Objects On My Dresser, Phase 1: Pictorial Linguistics was the foundation for this multi-part project – an extensive series of works on paper that form a complex representation of Rapoport’s personality and history.

During a period where Rapoport was mourning the loss of her mother, she had extensive psychoanalytic conversations with psychiatric social worker Winefred De Vos about the 28 objects she’d collected on her bedroom dresser. The associations Rapoport had with these objects, and the web of subconscious, highly personal, and idiosyncratic meanings she’d discovered between them became the subject for an extensive series of drawings.

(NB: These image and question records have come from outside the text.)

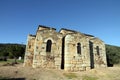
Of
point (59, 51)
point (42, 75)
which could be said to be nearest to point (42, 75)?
point (42, 75)

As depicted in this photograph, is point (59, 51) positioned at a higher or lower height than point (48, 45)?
lower

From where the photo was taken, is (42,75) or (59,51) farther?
(59,51)

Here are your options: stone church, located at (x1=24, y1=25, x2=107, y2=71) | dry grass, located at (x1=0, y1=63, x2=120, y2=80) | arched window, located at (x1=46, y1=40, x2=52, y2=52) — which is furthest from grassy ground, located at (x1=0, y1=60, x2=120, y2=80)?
arched window, located at (x1=46, y1=40, x2=52, y2=52)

Pictorial Linguistics represents Rapoport’s first active use of computer programming, which originated from her earlier aesthetic interest in computer printouts in her Yarn Drawing series (1976). Having studied the Fortran programming language, Rapoport was now using computers at the UC Berkeley Computing Labs to represent physical and relational properties of the objects, creating plotter printed graphs to create a quantitative self portrait. These data visualizations were incorporated into annotated drawings that also made use of solvent transferred images, colored typewriter, colored pencil, and collage.

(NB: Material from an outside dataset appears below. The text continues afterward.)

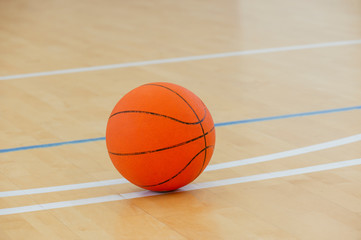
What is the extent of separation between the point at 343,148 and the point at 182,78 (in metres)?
2.41

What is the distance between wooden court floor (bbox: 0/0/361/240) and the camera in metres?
3.58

Rapoport matched each of the objects on her dresser with a descriptive word, and a “correlative object”. For example, a gestural drawing by artist Nancy Genn was matched with the word “snakey” [sic], which was then correlated with a found image of sea snakes. These word/image correlations are a central feature of all subsequent phases of Objects On My Dresser. They are a sort of personal matrix, a system Rapoport used to discover truths about her own psyche.

Pictorial Linguistics was exhibited at Franklin Furnace, New York in 1979. The exhibition announcement reads, “In reevaluating a personal random set by a technological system, the artist discovered laws of her own behavior patterns. The format includes computer forms and plots – ritualistic symbols of our technological age.”